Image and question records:
** start **

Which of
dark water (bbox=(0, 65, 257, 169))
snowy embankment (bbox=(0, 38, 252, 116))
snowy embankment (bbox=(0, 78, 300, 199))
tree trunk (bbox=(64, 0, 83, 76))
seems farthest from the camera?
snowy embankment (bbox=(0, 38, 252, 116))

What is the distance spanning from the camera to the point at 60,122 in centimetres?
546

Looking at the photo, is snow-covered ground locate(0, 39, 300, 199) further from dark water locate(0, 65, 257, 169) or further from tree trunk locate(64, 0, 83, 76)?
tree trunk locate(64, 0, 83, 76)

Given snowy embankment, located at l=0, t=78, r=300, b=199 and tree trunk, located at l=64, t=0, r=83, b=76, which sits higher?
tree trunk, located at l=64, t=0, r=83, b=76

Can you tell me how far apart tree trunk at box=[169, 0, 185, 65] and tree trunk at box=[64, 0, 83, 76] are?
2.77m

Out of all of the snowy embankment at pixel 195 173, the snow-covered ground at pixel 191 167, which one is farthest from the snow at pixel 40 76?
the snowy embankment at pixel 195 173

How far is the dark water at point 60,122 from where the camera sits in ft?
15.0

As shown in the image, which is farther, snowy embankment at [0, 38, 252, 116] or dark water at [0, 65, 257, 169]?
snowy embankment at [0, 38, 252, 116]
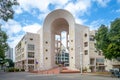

** end **

PROBLEM TO SOLVE:
Copy the records word for word, from the line containing "As shown in" through the end of the records, and omit the pictures.

EXPECTED ANSWER:
As shown in the image, which is farther, snowy embankment at [0, 38, 252, 116] or dark water at [0, 65, 257, 169]?
snowy embankment at [0, 38, 252, 116]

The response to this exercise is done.